_What is being asked:_ Each line of the listing that contains "United" should be found and copied.

•••

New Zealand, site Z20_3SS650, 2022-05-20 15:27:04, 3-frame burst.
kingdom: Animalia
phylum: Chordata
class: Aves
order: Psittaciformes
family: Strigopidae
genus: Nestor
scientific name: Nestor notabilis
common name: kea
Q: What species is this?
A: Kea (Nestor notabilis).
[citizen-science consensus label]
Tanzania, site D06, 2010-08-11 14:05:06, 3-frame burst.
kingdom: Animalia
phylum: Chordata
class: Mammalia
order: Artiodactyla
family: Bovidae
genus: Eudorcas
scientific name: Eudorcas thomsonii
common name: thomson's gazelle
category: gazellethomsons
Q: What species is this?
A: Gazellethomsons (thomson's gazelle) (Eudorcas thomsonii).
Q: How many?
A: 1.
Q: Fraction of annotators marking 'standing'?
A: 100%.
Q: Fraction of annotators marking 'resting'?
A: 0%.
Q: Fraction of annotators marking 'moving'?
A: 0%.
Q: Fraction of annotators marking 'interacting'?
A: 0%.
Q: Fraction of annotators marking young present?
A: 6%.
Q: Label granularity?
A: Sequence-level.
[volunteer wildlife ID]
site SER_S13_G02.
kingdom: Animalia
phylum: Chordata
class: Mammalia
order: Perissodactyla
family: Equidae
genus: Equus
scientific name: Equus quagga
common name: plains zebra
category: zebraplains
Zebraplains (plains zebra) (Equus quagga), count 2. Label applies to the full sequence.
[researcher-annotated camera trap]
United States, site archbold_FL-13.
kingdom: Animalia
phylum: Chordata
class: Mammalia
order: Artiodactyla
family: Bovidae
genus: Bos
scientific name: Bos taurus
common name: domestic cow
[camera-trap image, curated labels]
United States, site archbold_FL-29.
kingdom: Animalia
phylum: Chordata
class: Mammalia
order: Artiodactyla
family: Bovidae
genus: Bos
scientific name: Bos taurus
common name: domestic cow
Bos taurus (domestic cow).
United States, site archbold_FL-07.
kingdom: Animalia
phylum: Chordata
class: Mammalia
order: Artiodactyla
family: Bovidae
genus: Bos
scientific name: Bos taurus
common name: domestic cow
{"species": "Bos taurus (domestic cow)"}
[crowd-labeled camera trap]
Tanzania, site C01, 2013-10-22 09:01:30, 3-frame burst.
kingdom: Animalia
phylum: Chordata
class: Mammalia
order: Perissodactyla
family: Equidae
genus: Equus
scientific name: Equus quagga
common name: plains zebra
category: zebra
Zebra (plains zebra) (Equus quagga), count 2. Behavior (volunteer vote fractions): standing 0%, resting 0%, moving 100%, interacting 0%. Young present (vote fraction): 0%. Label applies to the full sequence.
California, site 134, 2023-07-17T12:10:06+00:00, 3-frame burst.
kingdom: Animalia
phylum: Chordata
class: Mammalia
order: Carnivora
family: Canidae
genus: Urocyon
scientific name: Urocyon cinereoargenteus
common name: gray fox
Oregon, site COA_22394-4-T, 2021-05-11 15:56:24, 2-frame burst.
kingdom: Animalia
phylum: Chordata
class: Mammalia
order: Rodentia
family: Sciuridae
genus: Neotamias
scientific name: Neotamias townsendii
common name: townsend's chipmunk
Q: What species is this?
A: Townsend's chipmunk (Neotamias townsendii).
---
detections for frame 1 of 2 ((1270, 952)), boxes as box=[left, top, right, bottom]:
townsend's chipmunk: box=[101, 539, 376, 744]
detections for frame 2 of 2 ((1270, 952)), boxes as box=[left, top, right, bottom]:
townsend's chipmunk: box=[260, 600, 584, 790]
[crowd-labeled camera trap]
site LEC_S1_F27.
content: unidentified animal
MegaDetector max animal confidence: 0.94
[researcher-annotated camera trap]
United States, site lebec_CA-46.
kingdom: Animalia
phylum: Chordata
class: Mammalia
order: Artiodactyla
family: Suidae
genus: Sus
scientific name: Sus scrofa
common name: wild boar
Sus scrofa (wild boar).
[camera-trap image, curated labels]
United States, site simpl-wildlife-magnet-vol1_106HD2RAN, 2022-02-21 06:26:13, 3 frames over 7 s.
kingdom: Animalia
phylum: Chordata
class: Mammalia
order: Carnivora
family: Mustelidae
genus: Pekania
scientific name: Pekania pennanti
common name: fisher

•••

_Result of the exercise:_
United States, site archbold_FL-13.
United States, site archbold_FL-29.
United States, site archbold_FL-07.
United States, site lebec_CA-46.
United States, site simpl-wildlife-magnet-vol1_106HD2RAN, 2022-02-21 06:26:13, 3 frames over 7 s.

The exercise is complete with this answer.